Bertinoro is usually known as the best commentator of the Mishnah; the importance of his commentary is illustrated by the fact that since its appearance (Venice, 1549) hardly an edition of the Mishnah has been printed without it. Its excellence lies in the fact that he selected the best afforded by Rashi and Maimonides and gave this in clear and easily comprehensible fashion.

Bertinoro is also the author of a supercommentary upon Rashi's Torah commentary (published under the title "Amar Naki" [Pure Wool], Pisa, 1810; reprinted in the collective work "Rabbotenu Ba'ale ha-Tosafot," Warsaw, 1889).

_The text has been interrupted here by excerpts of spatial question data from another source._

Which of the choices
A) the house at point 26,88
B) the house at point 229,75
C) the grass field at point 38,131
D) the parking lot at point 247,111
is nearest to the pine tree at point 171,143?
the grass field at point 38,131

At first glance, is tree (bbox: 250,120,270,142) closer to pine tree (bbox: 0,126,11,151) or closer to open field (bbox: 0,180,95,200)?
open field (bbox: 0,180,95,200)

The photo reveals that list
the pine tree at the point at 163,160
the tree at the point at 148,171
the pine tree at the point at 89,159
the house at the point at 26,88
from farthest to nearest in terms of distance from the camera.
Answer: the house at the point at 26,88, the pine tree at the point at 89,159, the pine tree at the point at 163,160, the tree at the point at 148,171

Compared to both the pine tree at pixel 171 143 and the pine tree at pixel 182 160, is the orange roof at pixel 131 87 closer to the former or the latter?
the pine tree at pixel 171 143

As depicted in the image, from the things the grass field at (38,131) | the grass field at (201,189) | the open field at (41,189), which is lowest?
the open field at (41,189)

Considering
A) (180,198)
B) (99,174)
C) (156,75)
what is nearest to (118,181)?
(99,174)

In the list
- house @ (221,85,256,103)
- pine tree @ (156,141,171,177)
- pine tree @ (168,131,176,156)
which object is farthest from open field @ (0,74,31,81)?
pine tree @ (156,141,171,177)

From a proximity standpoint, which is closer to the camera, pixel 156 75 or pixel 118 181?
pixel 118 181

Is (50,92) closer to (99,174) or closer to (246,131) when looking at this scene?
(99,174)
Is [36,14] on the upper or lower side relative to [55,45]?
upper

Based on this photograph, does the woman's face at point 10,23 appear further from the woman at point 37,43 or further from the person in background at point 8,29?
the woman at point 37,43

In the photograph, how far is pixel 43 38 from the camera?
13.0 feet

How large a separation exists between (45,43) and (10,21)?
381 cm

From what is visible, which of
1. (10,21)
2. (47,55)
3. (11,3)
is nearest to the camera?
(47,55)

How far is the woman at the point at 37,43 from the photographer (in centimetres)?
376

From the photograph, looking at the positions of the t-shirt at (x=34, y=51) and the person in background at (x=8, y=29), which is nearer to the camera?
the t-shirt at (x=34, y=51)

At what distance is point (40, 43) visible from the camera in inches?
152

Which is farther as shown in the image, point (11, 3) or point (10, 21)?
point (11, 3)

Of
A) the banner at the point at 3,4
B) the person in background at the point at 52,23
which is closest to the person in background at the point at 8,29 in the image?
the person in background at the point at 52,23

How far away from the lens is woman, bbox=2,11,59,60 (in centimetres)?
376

Some liturgical productions by Bertinoro exist in manuscript in the Bodleian Library, Oxford (numbers 1061; 2266, 6; in the first the name of his father is mentioned). He also wrote descriptions of his travels; and his letters to his relations in Italy, although intended only as private communications, are of great historical value. Most interesting in these letters (first published by S. Sachs in the "Jahrbuch für Geschichte der Juden" 1863;3:195-224) is the fund of information concerning the social and intellectual conditions of the Jews in Greece, Egypt, and Palestine. He shows himself therein not only a close observer, but a conscientious and unprejudiced chronicler. For example, he studied attentively the conditions of the Karaites in Alexandria, and did not hesitate to praise them for the possession of the very virtues which the Rabbinites denied to them, such as generosity and liberality (l.c. p. 208; the text is to be emended according to the manuscript mentioned in Steinschneider, "Hebr. Bibl." vi. 131). His description of the Samaritans in Egypt (l.c. pp. 206-208) is one of the most valuable and reliable of medieval times.